- [Required task]: In the passage about Munich, which city is said to have more publishing houses than Munich?

- [Excerpt]:
◇ ◇ ◇ ◇ ◇
Munich isn’t merely the venue for the Oktoberfest, but a
hypermodern exhibition- and high-tech city, besides being a soccer
capital with no less than three clubs playing in the Bundesliga,
the German equivalent of the English Premier League. She is also an
exciting film-and fashion centre and has the largest number of
publishing-houses of any place in the world except New York. For all
that, this metropolis seems to possess a charm of her own that at times
makes her resemble some large village. There is however this advantage
for the tourist: the inner city’s built-up area occupies such a
limited space that all is conveniently close together and easy to visit.
This guidebook provides tips and suggestions allowing everyone to
discover ‘their own Munich’. Opportunities for letting your hair
down or simply relax are legion, for this place has many aspects: chic,
gentle and jovial to the one, exuberant, vibrant and ever new to the
other. Then again, romantic, tranquil, aware of tradition and remote
from the march of time. A contradiction? Well, you know, Munich is after
all a city full of contradictions.
The metropolis on the River Isar has again and again been the subject
of many attributes linked to great expectations. For instance, Munich
was long dubbed 'Isar-Athens’ or ‘Italy’s northernmost city’.
◇ ◇ ◇ ◇ ◇
- [Entries supplied]:
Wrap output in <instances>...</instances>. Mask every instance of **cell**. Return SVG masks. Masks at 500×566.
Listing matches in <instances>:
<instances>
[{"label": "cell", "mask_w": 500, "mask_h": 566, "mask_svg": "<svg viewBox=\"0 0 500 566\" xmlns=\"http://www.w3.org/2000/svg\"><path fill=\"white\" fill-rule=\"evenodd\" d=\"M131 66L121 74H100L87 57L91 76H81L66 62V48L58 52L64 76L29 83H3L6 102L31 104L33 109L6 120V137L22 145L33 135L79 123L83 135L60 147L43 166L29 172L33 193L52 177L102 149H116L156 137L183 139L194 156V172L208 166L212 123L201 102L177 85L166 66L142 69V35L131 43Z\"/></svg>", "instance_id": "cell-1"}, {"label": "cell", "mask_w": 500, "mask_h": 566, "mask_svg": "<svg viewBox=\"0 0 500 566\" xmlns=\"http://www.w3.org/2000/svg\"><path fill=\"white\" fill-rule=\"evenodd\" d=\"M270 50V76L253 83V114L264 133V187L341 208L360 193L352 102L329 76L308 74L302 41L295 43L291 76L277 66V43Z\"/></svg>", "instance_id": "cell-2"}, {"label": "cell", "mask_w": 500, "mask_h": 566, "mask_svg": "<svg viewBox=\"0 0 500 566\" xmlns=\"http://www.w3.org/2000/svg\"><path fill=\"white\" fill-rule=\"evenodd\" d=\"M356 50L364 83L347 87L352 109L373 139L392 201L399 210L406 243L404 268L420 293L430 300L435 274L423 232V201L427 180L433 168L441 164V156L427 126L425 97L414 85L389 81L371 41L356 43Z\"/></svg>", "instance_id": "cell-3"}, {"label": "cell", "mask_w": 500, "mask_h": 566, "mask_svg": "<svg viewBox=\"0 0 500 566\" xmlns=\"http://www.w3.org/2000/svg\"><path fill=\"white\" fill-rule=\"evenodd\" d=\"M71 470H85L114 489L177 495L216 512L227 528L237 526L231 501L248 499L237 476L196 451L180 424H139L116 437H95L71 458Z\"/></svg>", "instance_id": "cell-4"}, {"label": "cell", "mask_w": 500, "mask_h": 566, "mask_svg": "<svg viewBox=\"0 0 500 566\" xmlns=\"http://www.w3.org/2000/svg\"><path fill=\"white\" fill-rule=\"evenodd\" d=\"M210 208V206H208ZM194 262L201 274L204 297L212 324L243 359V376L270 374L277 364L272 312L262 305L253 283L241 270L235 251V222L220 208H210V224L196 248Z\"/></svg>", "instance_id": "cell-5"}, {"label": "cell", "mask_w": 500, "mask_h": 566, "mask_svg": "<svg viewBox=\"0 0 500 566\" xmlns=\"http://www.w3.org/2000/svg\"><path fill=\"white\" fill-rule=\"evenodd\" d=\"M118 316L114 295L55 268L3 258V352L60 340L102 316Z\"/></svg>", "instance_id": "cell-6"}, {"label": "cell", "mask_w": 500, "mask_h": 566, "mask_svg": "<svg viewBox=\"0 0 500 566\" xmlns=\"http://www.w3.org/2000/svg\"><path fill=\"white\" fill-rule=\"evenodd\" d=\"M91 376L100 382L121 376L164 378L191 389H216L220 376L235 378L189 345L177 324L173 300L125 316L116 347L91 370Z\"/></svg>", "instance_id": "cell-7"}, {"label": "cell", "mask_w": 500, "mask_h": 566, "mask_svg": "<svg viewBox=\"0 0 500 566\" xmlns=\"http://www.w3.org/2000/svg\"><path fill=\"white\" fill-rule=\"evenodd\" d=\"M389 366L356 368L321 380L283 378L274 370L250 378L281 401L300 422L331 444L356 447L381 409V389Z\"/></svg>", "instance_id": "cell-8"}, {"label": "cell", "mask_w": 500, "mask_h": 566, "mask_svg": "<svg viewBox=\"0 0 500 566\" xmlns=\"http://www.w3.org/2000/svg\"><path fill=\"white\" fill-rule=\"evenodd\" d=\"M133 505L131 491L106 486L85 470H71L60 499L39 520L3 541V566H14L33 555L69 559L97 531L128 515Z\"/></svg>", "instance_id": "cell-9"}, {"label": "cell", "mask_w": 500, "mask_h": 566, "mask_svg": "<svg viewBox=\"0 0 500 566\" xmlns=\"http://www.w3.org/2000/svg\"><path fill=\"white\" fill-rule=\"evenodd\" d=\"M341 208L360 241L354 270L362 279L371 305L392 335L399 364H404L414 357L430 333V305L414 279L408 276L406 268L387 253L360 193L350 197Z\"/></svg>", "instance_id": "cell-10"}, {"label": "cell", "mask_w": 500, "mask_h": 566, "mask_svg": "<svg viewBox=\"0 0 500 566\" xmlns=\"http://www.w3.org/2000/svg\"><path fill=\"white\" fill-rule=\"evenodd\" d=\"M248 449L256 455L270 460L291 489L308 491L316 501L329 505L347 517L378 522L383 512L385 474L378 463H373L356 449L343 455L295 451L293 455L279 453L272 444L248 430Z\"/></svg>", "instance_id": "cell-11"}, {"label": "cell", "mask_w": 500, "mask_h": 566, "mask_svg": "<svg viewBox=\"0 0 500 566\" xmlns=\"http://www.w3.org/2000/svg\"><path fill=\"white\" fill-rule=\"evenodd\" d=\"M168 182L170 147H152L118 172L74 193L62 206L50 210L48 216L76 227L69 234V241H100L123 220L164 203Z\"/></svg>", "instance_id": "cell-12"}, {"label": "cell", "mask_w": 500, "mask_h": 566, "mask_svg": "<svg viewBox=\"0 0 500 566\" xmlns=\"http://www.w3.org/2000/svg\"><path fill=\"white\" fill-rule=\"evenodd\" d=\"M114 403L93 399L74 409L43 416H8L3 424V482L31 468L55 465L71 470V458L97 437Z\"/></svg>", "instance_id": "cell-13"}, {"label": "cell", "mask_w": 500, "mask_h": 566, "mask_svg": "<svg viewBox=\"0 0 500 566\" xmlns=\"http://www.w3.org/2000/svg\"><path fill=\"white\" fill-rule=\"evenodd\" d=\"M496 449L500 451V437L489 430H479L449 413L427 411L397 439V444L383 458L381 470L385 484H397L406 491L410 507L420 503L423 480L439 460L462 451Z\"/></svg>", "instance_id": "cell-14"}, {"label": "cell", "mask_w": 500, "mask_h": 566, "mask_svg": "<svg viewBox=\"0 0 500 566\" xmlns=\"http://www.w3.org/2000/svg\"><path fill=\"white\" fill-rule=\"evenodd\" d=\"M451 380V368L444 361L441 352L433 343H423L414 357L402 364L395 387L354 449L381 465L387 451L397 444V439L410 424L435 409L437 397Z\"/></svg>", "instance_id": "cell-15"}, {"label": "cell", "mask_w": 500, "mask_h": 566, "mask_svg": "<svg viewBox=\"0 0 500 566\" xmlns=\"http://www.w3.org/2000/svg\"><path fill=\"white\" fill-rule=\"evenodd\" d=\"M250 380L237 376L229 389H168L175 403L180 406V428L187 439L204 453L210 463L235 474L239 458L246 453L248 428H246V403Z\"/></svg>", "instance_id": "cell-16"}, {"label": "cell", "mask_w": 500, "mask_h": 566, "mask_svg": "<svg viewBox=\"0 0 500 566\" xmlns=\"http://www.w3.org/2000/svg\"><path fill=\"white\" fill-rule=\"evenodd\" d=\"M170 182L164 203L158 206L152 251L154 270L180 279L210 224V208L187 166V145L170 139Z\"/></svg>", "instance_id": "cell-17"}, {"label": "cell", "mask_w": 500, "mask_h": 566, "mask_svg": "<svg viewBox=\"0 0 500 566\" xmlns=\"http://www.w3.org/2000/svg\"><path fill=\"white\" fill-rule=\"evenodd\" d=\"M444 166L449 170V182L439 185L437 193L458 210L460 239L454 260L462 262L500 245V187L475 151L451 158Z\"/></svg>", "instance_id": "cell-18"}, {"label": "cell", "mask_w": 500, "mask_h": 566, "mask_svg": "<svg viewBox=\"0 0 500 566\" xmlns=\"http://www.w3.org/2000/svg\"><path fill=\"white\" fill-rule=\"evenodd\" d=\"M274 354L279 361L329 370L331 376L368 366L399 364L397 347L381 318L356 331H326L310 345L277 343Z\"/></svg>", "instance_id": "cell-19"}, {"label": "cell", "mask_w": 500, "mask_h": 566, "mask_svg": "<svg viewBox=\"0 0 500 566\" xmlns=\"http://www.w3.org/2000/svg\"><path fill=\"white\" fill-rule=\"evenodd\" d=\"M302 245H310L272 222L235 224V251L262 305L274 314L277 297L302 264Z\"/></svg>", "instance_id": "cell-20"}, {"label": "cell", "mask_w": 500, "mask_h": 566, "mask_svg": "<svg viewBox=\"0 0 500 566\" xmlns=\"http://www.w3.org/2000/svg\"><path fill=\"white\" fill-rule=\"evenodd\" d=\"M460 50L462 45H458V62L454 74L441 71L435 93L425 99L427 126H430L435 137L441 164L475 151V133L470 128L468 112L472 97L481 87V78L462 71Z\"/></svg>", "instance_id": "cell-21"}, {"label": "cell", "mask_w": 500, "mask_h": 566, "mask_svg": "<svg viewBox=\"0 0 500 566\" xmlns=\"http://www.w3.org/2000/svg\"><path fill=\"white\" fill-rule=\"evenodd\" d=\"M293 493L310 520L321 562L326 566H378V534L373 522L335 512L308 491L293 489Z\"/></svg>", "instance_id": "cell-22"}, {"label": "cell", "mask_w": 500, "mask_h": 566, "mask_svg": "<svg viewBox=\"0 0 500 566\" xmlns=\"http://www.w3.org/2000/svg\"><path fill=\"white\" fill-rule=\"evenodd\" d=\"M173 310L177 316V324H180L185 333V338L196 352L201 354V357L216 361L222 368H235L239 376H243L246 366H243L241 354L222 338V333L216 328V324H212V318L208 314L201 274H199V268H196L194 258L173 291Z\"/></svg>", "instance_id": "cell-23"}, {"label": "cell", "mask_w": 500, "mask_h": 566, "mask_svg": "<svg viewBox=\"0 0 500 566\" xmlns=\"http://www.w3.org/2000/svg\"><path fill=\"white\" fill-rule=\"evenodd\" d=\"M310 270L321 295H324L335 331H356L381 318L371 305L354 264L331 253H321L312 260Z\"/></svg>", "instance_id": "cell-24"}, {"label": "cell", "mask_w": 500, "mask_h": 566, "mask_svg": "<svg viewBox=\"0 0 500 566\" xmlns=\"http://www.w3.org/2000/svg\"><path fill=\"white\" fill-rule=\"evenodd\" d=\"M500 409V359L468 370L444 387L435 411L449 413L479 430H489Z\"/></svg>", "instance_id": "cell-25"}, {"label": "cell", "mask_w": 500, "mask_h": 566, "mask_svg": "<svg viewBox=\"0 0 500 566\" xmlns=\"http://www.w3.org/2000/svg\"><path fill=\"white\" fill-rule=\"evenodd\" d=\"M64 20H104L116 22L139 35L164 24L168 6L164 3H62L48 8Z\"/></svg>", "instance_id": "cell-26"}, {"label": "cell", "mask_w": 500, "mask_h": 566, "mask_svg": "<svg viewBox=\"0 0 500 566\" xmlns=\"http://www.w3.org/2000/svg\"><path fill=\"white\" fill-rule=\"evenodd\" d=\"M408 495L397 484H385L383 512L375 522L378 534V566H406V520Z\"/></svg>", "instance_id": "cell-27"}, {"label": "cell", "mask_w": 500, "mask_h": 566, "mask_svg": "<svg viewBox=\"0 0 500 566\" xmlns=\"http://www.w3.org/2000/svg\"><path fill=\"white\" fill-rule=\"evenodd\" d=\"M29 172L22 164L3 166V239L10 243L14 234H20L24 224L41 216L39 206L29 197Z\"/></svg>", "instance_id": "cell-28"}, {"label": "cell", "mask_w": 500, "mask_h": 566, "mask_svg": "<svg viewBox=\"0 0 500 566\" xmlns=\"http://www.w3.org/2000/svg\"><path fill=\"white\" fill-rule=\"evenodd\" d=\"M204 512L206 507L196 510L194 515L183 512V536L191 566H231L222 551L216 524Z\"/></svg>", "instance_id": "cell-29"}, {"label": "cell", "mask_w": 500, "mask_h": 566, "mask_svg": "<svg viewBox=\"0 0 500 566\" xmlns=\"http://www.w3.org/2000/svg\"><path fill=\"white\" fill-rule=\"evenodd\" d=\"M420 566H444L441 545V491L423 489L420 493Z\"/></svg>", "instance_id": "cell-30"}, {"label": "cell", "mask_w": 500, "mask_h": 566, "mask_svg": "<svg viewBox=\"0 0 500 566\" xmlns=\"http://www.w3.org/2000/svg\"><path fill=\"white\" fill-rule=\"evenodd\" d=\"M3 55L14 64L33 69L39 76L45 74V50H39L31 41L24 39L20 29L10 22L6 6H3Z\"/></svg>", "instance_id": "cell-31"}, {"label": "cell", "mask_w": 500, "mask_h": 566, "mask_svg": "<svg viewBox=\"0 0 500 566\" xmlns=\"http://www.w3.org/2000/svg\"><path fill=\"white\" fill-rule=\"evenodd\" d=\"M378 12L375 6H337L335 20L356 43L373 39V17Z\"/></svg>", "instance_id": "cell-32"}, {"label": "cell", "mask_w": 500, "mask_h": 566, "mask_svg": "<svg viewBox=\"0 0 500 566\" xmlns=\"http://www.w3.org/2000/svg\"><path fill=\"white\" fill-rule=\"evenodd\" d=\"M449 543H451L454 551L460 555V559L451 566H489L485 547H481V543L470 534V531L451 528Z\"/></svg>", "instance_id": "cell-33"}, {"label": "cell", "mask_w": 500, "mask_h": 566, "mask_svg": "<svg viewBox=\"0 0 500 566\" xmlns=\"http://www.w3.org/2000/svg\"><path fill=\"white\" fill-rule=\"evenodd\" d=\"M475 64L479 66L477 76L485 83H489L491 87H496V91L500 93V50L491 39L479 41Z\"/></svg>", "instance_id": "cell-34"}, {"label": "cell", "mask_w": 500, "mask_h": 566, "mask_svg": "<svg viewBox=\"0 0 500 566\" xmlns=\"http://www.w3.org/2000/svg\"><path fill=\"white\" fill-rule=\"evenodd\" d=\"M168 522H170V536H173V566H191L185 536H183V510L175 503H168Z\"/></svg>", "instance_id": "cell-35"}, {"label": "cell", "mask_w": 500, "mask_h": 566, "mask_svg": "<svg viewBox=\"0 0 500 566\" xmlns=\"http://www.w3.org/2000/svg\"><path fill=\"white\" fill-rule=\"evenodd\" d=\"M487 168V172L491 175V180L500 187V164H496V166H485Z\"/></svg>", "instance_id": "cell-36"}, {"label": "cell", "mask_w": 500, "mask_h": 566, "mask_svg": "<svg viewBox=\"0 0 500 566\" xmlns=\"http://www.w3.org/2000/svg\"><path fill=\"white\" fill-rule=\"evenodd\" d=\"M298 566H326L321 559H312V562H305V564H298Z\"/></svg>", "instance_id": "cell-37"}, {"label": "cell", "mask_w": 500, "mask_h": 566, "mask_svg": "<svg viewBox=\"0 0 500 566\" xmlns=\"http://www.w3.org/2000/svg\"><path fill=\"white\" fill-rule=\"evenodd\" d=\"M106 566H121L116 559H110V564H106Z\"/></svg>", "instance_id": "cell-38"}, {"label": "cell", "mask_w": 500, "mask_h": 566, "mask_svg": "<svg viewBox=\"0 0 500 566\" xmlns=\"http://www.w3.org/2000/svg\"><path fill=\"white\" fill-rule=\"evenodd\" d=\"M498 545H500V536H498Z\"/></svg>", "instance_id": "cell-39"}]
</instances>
◇ ◇ ◇ ◇ ◇
- [Task result]: New York.